Drought hits Texas, surrounding states

? With much of the nation focused on a spring marked by historic floods and deadly tornadoes, Texas and parts of several surrounding states are suffering through a drought nearly as punishing as some of the world’s driest deserts.

Some parts of the Lone Star State have not seen any significant precipitation since August. Bayous, cattle ponds and farm fields are drying up, and residents are living under constant threat of wildfires, which have already burned across thousands of square miles.

Much of Texas is bone dry, with scarcely any moisture to be found in the top layers of soil. Grass is so dry it crunches underfoot in many places. The nation’s leading cattle-producing state just endured its driest seven-month span on record, and some ranchers are culling their herds to avoid paying supplemental feed costs.
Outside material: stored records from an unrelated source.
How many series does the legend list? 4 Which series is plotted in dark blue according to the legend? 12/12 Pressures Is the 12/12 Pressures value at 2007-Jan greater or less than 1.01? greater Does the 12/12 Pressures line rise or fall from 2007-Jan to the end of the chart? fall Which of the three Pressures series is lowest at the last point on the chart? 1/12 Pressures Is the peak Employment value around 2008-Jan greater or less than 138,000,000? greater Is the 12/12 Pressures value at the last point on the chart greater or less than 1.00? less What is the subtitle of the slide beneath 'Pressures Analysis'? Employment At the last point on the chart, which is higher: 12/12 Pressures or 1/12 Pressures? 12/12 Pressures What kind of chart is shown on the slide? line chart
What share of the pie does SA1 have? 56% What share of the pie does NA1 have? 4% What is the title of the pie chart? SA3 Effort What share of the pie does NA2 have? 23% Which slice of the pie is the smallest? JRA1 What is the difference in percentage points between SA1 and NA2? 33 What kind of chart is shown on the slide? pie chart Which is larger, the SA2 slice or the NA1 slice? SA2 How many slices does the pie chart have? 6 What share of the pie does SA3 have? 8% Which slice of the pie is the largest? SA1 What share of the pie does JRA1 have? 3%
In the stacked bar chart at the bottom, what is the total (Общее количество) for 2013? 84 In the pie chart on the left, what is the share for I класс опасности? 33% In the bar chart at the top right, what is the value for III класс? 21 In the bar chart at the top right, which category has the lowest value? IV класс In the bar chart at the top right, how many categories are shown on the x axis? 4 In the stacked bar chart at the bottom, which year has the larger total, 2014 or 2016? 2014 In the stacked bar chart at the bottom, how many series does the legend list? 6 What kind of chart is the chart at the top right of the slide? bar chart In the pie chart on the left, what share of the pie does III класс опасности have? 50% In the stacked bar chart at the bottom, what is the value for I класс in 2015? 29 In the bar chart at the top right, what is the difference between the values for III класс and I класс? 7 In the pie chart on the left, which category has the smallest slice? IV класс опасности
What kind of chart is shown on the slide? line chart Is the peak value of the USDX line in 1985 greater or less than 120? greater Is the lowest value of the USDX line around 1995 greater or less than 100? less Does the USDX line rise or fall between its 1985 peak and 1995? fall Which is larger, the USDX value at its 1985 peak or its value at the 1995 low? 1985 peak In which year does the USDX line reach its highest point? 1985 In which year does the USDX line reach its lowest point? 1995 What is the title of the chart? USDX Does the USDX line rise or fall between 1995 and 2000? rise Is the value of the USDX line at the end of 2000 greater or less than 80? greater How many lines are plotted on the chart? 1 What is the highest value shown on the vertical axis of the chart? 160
May is typically the wettest month in Texas, and farmers planting on nonirrigated acres are clinging to hope that relief arrives in the next few weeks.

That the drought is looming over the Southwest while floodwaters rise in the Midwest and South reflects a classic signature of the La Niña weather oscillation, a cooling of the central Pacific Ocean.

This year’s La Niña is the sixth-strongest in records dating back to 1949.

“It’s a shift of the jet stream, providing all that moisture and shifting it away from the south, so you’ve seen a lot of drought in Texas,” Mike Halpert, deputy director of the federal government’s Climate Prediction Center in Silver Spring, Md.

He said the pattern is “kind of on its last legs,” and he expects a neutral condition for much of the summer.

Texas is now drier than in 1951, the first year of a six-year drought. But it’s not nearly as dry as 1956.

The parched landscape means the threat of fire is never far away. On Monday, the National Weather Service issued “red flag warnings” — meaning conditions are ripe for fires in portions of Arizona, Colorado, Kansas, Nebraska, New Mexico, Oklahoma and Texas.

In Kansas, firefighters have managed to keep a grass fire within the boundaries of the Cimarron National Grassland. The flames have been fanned by winds up to 40 mph and have consumed about 30 square miles since Sunday.

“We recommend everyone be extremely cautious,” Kansas Division of Emergency Management spokeswoman Sharon Watson said Monday. “Wind conditions can make things extremely dangerous given the drought.”

In addition to numerous small blazes handled by local firefighters, the state in the past couple of months has battled several large grassfires in parched western Kansas that have charred more than 118 square miles.